[start Record set]

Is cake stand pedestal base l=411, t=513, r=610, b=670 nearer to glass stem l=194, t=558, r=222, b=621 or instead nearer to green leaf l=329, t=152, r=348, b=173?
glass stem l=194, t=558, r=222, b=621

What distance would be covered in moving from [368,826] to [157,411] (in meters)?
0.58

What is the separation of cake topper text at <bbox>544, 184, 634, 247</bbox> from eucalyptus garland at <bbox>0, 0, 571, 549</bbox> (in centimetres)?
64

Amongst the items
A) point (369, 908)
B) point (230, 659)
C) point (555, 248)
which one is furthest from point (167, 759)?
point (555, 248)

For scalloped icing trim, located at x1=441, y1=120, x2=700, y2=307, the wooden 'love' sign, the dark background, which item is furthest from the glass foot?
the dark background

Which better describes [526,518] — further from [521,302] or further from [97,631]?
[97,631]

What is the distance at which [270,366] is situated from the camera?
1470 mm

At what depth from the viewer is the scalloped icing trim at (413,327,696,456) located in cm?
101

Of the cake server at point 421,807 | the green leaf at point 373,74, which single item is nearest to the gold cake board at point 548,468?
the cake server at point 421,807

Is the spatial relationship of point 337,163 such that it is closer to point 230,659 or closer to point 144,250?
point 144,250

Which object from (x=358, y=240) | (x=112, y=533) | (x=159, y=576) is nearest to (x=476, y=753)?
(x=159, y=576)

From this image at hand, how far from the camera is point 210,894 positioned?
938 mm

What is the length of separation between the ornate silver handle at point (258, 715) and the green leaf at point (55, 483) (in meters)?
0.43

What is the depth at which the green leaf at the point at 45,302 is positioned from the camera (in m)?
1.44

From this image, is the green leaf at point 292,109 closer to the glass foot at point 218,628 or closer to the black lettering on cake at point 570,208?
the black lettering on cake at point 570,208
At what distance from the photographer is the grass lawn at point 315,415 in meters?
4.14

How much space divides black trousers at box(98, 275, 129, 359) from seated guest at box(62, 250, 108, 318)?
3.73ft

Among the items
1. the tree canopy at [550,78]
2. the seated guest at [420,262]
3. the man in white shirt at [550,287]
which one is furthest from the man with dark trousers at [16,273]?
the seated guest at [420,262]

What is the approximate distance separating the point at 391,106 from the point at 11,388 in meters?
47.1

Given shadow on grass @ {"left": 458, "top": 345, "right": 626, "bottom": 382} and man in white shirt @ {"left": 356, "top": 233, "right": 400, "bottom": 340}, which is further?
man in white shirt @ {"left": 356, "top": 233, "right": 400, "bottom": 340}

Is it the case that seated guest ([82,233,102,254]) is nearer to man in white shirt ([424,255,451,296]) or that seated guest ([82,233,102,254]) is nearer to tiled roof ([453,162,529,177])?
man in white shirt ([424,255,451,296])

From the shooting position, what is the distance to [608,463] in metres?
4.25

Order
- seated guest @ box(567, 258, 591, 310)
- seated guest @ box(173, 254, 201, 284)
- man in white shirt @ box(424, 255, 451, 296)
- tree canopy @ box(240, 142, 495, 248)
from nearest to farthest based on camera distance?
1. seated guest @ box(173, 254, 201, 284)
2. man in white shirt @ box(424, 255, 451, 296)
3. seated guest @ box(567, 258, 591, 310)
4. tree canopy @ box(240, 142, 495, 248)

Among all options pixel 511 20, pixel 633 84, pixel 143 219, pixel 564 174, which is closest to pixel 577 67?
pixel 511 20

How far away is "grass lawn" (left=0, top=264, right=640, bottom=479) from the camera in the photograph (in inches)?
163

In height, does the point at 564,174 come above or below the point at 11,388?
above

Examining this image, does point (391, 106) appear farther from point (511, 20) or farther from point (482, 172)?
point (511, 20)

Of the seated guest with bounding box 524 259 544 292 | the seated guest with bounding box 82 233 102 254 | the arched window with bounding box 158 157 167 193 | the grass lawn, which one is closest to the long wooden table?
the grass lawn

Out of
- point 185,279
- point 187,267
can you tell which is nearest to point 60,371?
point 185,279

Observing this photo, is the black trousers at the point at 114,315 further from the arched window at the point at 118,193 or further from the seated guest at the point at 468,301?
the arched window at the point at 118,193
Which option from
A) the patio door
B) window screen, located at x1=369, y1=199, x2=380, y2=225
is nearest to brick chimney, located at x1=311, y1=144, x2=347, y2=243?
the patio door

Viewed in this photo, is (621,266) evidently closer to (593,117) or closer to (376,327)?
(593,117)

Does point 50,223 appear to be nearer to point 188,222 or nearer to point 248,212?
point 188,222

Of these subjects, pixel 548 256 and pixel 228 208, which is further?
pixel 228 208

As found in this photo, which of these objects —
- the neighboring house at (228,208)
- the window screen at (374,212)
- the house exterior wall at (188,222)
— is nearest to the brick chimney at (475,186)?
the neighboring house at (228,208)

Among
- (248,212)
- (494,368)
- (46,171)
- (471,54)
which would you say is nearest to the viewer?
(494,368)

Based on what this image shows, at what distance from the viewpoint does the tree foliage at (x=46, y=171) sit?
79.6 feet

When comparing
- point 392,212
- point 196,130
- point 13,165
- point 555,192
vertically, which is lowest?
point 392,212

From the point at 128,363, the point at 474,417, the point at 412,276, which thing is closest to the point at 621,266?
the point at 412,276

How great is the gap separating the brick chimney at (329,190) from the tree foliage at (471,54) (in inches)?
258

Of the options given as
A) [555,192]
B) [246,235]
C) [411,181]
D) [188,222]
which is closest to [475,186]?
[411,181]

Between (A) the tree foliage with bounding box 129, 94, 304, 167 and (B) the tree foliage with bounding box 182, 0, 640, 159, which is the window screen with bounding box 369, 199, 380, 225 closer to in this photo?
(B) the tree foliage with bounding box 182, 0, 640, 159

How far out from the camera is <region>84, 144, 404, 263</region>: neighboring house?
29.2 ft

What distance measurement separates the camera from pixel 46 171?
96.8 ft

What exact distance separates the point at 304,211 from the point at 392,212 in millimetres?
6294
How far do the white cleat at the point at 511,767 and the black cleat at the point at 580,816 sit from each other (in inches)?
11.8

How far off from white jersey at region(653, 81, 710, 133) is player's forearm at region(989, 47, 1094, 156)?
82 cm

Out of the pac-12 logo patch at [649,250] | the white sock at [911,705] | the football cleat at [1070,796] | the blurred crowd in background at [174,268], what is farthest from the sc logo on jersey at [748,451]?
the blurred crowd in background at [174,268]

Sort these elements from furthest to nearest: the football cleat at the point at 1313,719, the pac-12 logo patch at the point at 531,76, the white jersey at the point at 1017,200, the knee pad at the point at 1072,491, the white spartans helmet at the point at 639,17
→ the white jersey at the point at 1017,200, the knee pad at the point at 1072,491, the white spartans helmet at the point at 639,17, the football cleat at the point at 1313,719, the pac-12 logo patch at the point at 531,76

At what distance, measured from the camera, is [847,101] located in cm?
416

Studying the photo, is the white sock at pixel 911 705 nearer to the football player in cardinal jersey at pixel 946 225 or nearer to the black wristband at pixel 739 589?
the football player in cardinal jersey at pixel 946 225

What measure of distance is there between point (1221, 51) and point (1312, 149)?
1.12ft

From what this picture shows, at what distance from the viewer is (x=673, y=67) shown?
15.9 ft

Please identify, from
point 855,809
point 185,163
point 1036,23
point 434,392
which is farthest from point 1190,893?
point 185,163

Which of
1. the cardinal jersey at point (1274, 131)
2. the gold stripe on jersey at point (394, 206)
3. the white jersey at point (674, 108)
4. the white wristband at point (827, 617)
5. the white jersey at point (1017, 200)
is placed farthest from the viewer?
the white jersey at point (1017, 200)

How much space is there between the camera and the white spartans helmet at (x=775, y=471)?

[end Record set]

Task :: Set down, unchanged, the line that contains "At what distance, measured" together with every later line in the records, through the last one.

Written answer ::
At what distance, measured from the camera, is [847,101] located in cm?
416

Studying the photo, is the white sock at pixel 911 705 nearer to the football player in cardinal jersey at pixel 946 225 or nearer to the black wristband at pixel 739 589?
the football player in cardinal jersey at pixel 946 225

What measure of distance is there between point (1221, 51) and point (1312, 149)?
1.12ft

From what this picture shows, at what distance from the viewer is (x=673, y=67) shown?
15.9 ft

Please identify, from
point 855,809
point 185,163
point 1036,23
point 434,392
which is farthest from point 1190,893?
point 185,163

Which of
1. the cardinal jersey at point (1274, 131)
2. the gold stripe on jersey at point (394, 206)
3. the white jersey at point (674, 108)
4. the white wristband at point (827, 617)
5. the white jersey at point (1017, 200)
is placed farthest from the viewer?
the white jersey at point (1017, 200)

How much space is there between the camera and the white spartans helmet at (x=775, y=471)?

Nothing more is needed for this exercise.